While its towering stacks will be left standing, a newly unveiled vision for Ohio’s historic Avon Lake Generating Station site, home to a hulking coal-fired power plant that first opened in 1926 at the cost of $30 million, offers a radical departure from how most longtime Cleveland-area residents have viewed and interacted with the pollution-spewing property along the shores of Lake Erie.
Earlier this week, a team comprised of Gensler, Avon Lake Environmental Redevelopment Group (ALERG), the City of Avon Lake, and commercial real estate firm Avison Young presented initial redevelopment plans—and a batch of fresh renderings—for the 40-acre site at an inaugural, feedback-soliciting public meeting. The transformative overhaul encompasses the 100-year-old generation station, which fully shut down this April after its closure was postponed, along with a slew of buildings housing administrative offices, substation/switch gear and transformer, submerged lands lease in Lake Eerie, and adjacent coal rail and storage yards.
Charah Solutions, parent company of ALERG, completed its acquisition of the site in April from the plant’s most recent operator, Atlanta-headquartered GenOn Energy Holdings. Immediately following its takeover of the site, ALERG promptly commenced demolition and environmental remediation work as mandated in the acquisition agreement. The company is also responsible for the shutdown and decommissioning of the plant.
As noted in a press release shared by Gensler, the redevelopment of the famously befouled site is a “generational opportunity to reframe the former coal-fired power plant site into a regional attraction while restoring the lakefront ecosystem.”
While the ambitious redevelopment proposal is very much in the early stages, the scheme, which envisions large swaths of public parkland with the potential for retail, creative office, and even residential space spread throughout the cleaned-up complex, is guided by five core principles that will help to inform the revitalization of the site:
- Create a new vision for the City of Avon Lake
- Create an accessible public realm along the lakefront
- Extend the City of Avon Lake to the waterfront
- Utilize an eco-friendly adaptive design strategy
- Explore the option of an adaptive reuse of the historic turbine hall and transformer building
As mentioned above, the adaptive reuse of the plant’s historic structures plays a key role in the vision. The turbine hall, for example, would be converted into a landmark office building with a parking garage tucked beneath. As for the lakefront, the initial proposal calls for a string of public amenities including a picnic lawn, children’s play area, ecological park, and a beach flanked by amphitheater-style seating.

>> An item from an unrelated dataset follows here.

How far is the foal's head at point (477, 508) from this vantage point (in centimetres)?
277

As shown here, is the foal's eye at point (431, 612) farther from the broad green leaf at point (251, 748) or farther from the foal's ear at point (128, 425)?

“With the decommissioning of the coal-fired power plant on site, there is an opportunity for Avon Lake to reinvent itself for the 21st Century,” elaborated Andre Brumfield, a Chicago-based Gensler principal and leader of the global design firm’s Global Cities + Urban Design practice. “The size of this site offers a significant redevelopment opportunity to further bolster the economic and social heart of the city and its surrounding communities. Most critically, the vision for the site will connect the City of Avon Lake back to the shorelines of Lake Erie. The primary driver of this effort is to create a new public realm along the lakefront that will serve as a catalyst for new development and create a regional destination for Greater Cleveland and a new identity for Avon Lake.”
Located roughly 17 miles west of Cleveland, Avon Lake and its residents have long been plagued by air pollution emitted by its namesake power plant, which was once considered among the dirtiest facilities of its kind in the nation and for several years was out of compliance with the Clean Air Act. The decommissioning of the plant prevents an estimated half-million tons of CO2 from entering the atmosphere.
Avon Lake Mayor Greg Zilka referred to the proposed redevelopment of the site as a “pivotal moment for the city.”
“We aim to revitalize the lakefront, connect the city to Lake Erie, and create the largest open space and public lakefront project that our region has seen in decades while serving as a catalyst for economic growth,” he added.
As for a project timeline, that remains uncertain as site remediation must be completed before any development work gets underway—and this is no small task considering the redevelopment zone’s century-long history of environmental degradation.
Cleveland.com reported Zilka as explaining during the public meeting: “A great deal of mitigation, elimination of the pollutants […] needs to occur. The important thing, it eventually will be accomplished. Will this be developed in five years, 10 years, 15, maybe 20? But it will be done.”